■ **WRITTEN EXERCISE**: Resume the text on enterprise content security from its final sentence, carrying its argument forward.
**** TEXT SEGMENT
Challenging the status quo isn’t always easy, but it’s often necessary.
I believe there’s never been a more critical time to think differently about how we approach enterprise content security. Here’s why.
According to one estimate, we collectively create 2.5 quintillion bytes of data every day, and that number is poised to rise. When people try to access content—whether it lives in the form of text documents, or data stored in programs, apps or collaboration tools—there are different ways IT teams can defend it. The traditional IT security approach is to stand in the middle, like a gatekeeper who decides what end users can do. That was relatively easy 10 years ago when we had smaller networks to secure or a well-defined perimeter.
Today, our content footprint continues to grow, but we have persisted with same approach to security. Instead of thinking about how we interact with data, we have stayed focused on the security risks, which are largely the same as they’ve always been: traditional data leakage prevention, malware detection, authentication, and perimeter controls.
I believe our changing relationship with data demands a new approach to securing what we create, and it needs to put end users first. As Albert Einstein said, “We can’t solve problems using the same kind of thinking we used when we created them.”
********
**** RECORDS SHOWN
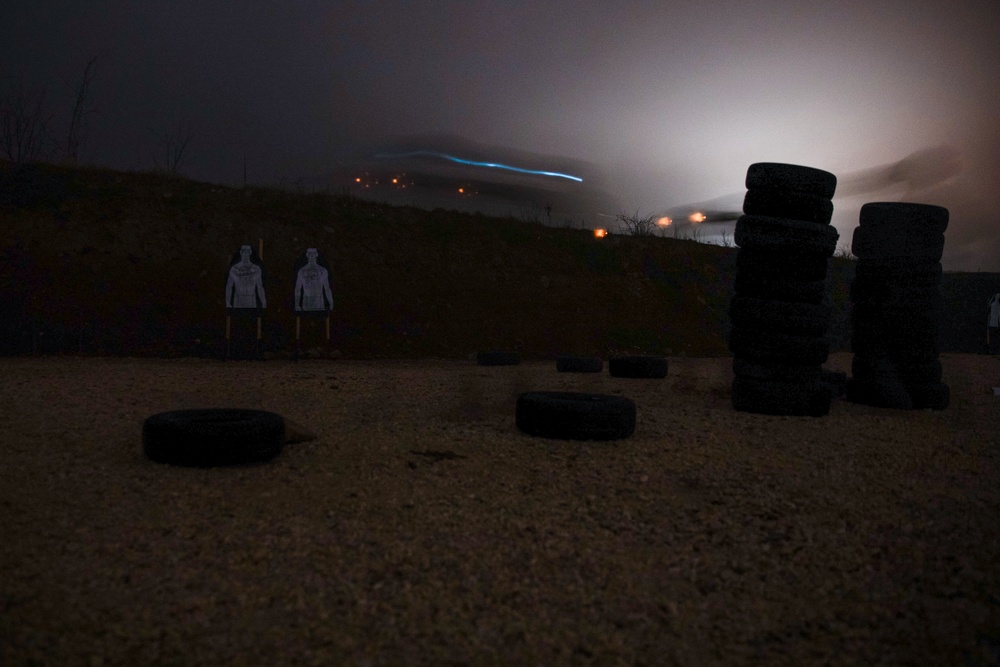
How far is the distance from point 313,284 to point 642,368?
808 centimetres

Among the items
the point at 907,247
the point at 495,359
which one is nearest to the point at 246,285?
the point at 495,359

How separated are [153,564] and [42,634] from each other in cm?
62

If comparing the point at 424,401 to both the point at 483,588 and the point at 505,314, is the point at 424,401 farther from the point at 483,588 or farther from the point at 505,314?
the point at 505,314

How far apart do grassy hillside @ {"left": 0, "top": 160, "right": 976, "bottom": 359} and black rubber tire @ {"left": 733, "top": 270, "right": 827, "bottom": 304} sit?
9502mm

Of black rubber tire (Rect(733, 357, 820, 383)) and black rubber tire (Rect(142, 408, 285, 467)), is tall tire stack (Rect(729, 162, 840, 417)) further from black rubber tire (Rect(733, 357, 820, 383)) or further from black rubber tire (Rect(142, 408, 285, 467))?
black rubber tire (Rect(142, 408, 285, 467))

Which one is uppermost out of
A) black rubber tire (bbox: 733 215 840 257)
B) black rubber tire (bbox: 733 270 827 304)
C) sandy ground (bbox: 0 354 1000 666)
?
black rubber tire (bbox: 733 215 840 257)

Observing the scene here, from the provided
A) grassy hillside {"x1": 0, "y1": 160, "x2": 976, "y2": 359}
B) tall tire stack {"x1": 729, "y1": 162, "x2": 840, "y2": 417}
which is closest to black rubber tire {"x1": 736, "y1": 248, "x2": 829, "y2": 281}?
tall tire stack {"x1": 729, "y1": 162, "x2": 840, "y2": 417}

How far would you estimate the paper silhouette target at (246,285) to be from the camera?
46.6 feet

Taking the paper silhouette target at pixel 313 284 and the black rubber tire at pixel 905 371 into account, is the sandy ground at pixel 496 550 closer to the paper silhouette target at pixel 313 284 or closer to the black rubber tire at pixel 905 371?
Result: the black rubber tire at pixel 905 371

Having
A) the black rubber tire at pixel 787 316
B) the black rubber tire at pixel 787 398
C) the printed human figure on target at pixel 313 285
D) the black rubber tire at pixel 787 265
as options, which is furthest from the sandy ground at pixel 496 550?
the printed human figure on target at pixel 313 285

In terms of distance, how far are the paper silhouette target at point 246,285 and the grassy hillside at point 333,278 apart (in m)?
1.15

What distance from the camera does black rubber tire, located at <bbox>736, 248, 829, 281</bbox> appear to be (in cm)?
727

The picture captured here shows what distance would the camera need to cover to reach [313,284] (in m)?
14.9

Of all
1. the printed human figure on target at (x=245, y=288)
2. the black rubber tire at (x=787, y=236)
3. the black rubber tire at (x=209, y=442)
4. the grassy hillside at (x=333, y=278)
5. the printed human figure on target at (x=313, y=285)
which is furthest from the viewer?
the printed human figure on target at (x=313, y=285)
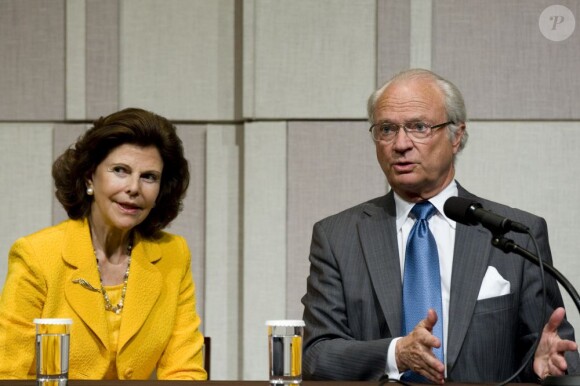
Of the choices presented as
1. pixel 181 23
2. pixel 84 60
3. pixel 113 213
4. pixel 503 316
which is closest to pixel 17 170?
pixel 84 60

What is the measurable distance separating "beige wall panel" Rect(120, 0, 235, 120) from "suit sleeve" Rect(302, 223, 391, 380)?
1313mm

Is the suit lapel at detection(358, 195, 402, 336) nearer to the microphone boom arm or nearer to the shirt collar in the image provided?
the shirt collar

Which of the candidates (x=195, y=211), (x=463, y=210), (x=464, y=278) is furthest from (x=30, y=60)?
(x=463, y=210)

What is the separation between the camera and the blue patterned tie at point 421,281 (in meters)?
2.59

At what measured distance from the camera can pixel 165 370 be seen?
2.84 m

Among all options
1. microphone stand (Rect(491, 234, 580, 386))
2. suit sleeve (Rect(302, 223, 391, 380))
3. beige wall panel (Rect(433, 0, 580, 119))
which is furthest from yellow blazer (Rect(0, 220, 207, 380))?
beige wall panel (Rect(433, 0, 580, 119))

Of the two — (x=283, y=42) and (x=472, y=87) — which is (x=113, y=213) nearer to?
(x=283, y=42)

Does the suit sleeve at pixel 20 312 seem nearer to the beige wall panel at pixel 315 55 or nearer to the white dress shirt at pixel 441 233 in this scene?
the white dress shirt at pixel 441 233

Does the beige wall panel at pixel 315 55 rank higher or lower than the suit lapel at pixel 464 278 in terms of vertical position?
higher

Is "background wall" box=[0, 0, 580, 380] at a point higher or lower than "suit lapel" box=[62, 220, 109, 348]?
higher

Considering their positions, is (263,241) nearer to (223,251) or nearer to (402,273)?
(223,251)

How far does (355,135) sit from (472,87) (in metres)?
0.51

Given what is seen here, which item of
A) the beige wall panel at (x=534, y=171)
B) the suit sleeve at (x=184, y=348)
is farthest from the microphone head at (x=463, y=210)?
the beige wall panel at (x=534, y=171)

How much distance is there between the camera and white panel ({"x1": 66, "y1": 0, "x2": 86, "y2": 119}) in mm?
3902
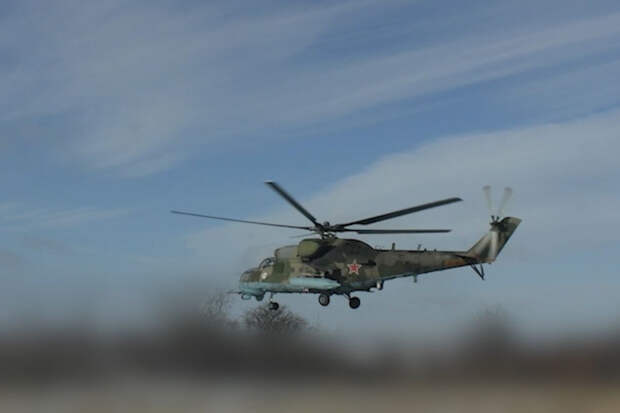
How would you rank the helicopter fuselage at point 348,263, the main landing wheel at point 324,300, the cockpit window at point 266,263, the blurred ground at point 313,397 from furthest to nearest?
the cockpit window at point 266,263, the main landing wheel at point 324,300, the helicopter fuselage at point 348,263, the blurred ground at point 313,397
********
■ **REPLY TO THE TASK**:
Moving Beyond the Era of Parental Controls
The biggest reason security data breaches happen is that people are simply human. While no one shows up to work in the morning intending to be negligent, many people are simply unaware of what security controls should be applied to sensitive data. Inevitably, they make mistakes that generate risk, so security professionals aim to reduce those errors by creating products that sit between the end user and the actions they need to take, deciding what to allow. It’s a lot like parental controls on your TV.
As enterprise systems grew and started moving into the cloud, the data leakage prevention industry developed more products to secure the increasing range of endpoints—essentially bolting on more parental controls for on-premises environments. For example, they can identify when someone shares a document that should have limited distribution and revoke their access. If I send you a link I wasn’t meant to share, you’ll find out when you try to open it because it won’t work. I’ll find out when you send me an email saying you don’t have access. The content is secure, but at what productivity cost? This is exactly what Einstein was talking about.
In recent years, security practitioners have started to realize that this isn’t the best way to solve the problem because nobody wants another barrier that gets in the way of getting work done. Nevertheless, the security market is still dominated by solutions that are bolted on between the end-user and the data they need to use.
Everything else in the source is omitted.